>> start Text section

“Republican Rep. Paul Ryan tore into IRS commissioner John Koskinen in a tense exchange at Friday morning’s House Ways and Means Committee hearing on the IRS’s lost emails,” Patrick Howley writes at the Daily Caller:

“I am sitting here listening to this testimony. I just – I don’t believe it,” Ryan said, turning to Koskinen. “That’s your problem. Nobody believes you.”

Ryan accused the IRS of misleading Congress by previously claiming that no targeting occurred and then that progressive groups were also targeted by the IRS. “All of those things have been proven untrue,” Ryan said.

“You bury in a 27-page letter to the Senate asking for them to conclude the investigation that you’ve lost Lois Lerner’s emails…Monday, our investigators ask your agency if any other hard drives crashed” and Koskinen finally admitted that six other IRS officials under investigation also had their hard drives crash.

>> end Text section
>> start Records supplied

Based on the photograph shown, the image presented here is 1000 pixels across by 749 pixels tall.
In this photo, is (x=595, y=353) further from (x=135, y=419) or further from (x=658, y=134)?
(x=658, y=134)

>> end Records supplied
>> start Records supplied

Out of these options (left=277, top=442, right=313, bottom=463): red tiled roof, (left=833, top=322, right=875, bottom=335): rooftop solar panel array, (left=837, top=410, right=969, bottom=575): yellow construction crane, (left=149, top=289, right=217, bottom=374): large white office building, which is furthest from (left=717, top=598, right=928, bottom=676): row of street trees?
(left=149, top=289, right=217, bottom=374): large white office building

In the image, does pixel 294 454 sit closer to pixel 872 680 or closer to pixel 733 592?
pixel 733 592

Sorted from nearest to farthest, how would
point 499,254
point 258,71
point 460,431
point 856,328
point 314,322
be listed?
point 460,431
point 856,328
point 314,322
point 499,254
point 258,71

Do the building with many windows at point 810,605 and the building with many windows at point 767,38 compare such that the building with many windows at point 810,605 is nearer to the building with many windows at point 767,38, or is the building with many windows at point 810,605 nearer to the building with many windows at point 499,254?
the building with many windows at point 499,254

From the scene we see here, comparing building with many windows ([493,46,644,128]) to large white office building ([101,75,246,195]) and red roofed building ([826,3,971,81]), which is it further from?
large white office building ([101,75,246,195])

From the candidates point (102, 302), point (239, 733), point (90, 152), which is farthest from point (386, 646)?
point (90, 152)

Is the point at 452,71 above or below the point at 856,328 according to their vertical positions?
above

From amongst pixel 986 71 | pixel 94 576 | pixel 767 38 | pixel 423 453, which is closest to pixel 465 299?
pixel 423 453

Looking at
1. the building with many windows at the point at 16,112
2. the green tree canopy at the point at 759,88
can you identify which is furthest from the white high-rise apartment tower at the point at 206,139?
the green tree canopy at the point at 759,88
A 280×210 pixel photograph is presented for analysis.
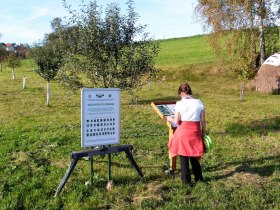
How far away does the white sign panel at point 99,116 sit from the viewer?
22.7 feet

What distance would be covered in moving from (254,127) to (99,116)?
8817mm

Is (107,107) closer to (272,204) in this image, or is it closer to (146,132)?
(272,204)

>> end Records supplied
>> start Records supplied

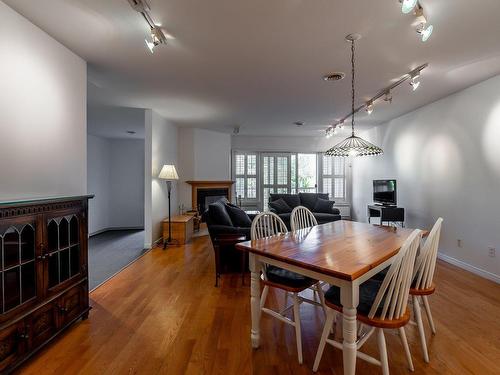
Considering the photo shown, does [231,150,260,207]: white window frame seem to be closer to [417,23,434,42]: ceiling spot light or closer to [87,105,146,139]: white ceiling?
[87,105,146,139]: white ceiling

>> end Records supplied

**Challenge A**
In the account of the IRS hearing, which House committee held the Friday morning session?
**Challenge B**
Retype the stretch of the IRS hearing account from "Ryan accused the" through "hard drives crash.".
**Challenge C**
Carry on the account of Paul Ryan's exchange with IRS commissioner John Koskinen from the point where it stops.

**Written answer A**
The House Ways and Means Committee.

**Written answer B**
Ryan accused the IRS of misleading Congress by previously claiming that no targeting occurred and then that progressive groups were also targeted by the IRS. “All of those things have been proven untrue,” Ryan said.

“You bury in a 27-page letter to the Senate asking for them to conclude the investigation that you’ve lost Lois Lerner’s emails…Monday, our investigators ask your agency if any other hard drives crashed” and Koskinen finally admitted that six other IRS officials under investigation also had their hard drives crash.

**Written answer C**
Watch the video at the Daily Caller, which features Koskinen delivering the same imperious nose-upward gaze as Lois Lerner and the other two proponents of corporatism and socialism in the Photoshop atop this post. One reason why Koskinen’s testimony strains credulity is that, as Ed Morrissey notes at Hot Air, “Koskinen offered up his opening statement in writing, in part to suggest that e-mail should not be considered an ‘official record’ anyway”:

In discussing document retention at the IRS, it is important to point out that our email system is not being used as an electronic record keeping system. Furthermore, it should be remembered that not all emails on IRS servers or backup tapes qualify as an “official record,” which is defined (in 44 U.S.C. 3301) as any documentary material made or received by an agency under federal law or in connection with the transaction of public business and appropriate for preservation. Accordingly, our agency’s email system is not designed to preserve email. Rather, email that qualifies as “records” are printed and retained in compliance with relevant records control schedules. Individual employees are responsible for ensuring that any email in their possession that qualifies as a “record” is retained in accordance with the requirements in the Internal Revenue Manual and Document 12990 (Record Control Schedules).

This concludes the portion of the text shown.